Filmklub zeigt vielseitiges Programm im Jänner
WIESELBURG. Der Filmklub setzt im Jänner das Programm mit Andrei Swjaginzews russischem Familiendrama „Loveless“ fort. Des Weiteren flimmern im Jänner „Das Mädchen aus dem Norden“ sowie „António One Two Three“ im Kino mal vier über die Leinwand.
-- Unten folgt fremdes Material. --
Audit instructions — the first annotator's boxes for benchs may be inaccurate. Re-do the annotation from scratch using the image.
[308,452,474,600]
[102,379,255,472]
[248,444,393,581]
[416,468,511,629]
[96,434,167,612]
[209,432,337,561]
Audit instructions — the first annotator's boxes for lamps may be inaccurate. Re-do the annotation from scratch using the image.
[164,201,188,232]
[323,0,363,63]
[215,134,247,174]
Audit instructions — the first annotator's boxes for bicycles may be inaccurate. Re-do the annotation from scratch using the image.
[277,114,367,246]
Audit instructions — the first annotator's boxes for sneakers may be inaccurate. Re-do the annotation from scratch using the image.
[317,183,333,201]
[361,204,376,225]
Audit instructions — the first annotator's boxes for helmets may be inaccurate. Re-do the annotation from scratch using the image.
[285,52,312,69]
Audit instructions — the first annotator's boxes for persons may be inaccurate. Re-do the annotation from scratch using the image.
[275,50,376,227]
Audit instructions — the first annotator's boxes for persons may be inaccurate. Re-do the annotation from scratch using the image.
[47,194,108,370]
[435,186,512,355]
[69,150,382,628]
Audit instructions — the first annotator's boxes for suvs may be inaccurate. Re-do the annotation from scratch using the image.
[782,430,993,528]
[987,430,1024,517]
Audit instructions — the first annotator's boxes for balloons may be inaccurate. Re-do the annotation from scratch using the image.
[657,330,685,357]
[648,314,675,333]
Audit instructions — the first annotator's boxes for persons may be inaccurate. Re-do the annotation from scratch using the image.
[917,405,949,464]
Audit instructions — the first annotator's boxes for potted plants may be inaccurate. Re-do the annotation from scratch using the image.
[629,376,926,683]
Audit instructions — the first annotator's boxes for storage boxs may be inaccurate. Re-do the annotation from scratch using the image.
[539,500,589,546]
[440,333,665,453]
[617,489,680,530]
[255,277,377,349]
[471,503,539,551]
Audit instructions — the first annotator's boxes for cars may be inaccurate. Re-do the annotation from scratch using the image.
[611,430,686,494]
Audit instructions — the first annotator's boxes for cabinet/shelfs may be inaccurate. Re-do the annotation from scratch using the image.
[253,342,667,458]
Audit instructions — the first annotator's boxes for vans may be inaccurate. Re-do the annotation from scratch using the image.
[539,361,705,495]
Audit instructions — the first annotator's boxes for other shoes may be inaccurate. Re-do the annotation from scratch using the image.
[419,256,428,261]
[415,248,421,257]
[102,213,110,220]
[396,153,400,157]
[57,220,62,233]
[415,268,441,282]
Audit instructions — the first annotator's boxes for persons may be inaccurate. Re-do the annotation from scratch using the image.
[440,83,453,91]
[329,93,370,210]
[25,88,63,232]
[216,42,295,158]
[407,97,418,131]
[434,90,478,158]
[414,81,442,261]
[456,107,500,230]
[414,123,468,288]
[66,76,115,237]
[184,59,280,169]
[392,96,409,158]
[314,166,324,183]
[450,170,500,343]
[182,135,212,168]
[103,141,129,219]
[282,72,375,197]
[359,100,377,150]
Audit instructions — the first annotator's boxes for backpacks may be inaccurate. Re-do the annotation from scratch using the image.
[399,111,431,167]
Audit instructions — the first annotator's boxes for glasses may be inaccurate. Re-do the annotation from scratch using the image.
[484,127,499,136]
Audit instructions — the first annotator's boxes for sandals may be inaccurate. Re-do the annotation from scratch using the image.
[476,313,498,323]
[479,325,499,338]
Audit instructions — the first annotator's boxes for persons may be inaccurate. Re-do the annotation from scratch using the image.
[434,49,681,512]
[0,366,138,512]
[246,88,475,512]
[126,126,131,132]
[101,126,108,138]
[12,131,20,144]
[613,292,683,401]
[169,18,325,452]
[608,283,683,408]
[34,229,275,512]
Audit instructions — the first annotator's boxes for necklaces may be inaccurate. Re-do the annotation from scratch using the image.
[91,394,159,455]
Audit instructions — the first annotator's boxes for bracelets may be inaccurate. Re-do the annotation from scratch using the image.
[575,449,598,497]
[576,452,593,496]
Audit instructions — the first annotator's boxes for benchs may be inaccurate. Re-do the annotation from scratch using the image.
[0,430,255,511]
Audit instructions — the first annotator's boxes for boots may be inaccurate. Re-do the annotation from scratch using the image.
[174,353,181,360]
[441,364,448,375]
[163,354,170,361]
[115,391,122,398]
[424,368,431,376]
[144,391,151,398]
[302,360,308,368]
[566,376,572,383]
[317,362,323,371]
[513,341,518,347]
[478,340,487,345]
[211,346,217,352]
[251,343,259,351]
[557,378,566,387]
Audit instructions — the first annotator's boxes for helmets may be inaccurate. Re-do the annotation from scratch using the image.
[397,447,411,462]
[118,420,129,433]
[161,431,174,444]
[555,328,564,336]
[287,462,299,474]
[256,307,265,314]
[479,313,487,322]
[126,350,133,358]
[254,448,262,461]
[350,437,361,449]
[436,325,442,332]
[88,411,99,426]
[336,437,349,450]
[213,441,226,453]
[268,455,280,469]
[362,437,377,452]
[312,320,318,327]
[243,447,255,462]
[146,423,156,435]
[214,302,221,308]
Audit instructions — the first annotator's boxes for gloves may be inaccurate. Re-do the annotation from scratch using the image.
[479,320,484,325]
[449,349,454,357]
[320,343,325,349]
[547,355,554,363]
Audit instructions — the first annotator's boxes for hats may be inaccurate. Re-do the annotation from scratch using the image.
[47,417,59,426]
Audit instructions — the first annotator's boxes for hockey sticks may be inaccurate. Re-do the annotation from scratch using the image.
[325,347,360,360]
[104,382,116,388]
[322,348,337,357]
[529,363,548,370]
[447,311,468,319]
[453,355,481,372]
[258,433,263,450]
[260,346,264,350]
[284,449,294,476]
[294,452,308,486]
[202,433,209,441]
Im Zentrum des russischen Familiendramas „Loveless“ stehen Schenja (Marjan Spiwak) und Boris (Aleksej Rosin), die einander nichts mehr zu sagen haben. Sie verkehren nur noch per Vorwurf und Schimpftirade miteinander. Die gemeinsame Eigentumswohnung soll verkauft werden. Ja, und dann ist noch Aljoscha (Matwej Nowikow), der zwölfjährige Sohn. Und um den streiten sich Schenja und Boris – ein Rosenkrieg der umgekehrten Art: Denn nicht um das Kind kämpfen die beiden, sondern darum, dass Aljoscha vom jeweils anderen ins neue Leben und in die neue Beziehung mitgenommen wird. Als Aljoscha bemerkt, dass keiner der beiden Elternteile ihn bei sich haben will und er einer geordneten Scheidung seiner Eltern im Weg steht, verschwindet er von einem auf den anderen Tag.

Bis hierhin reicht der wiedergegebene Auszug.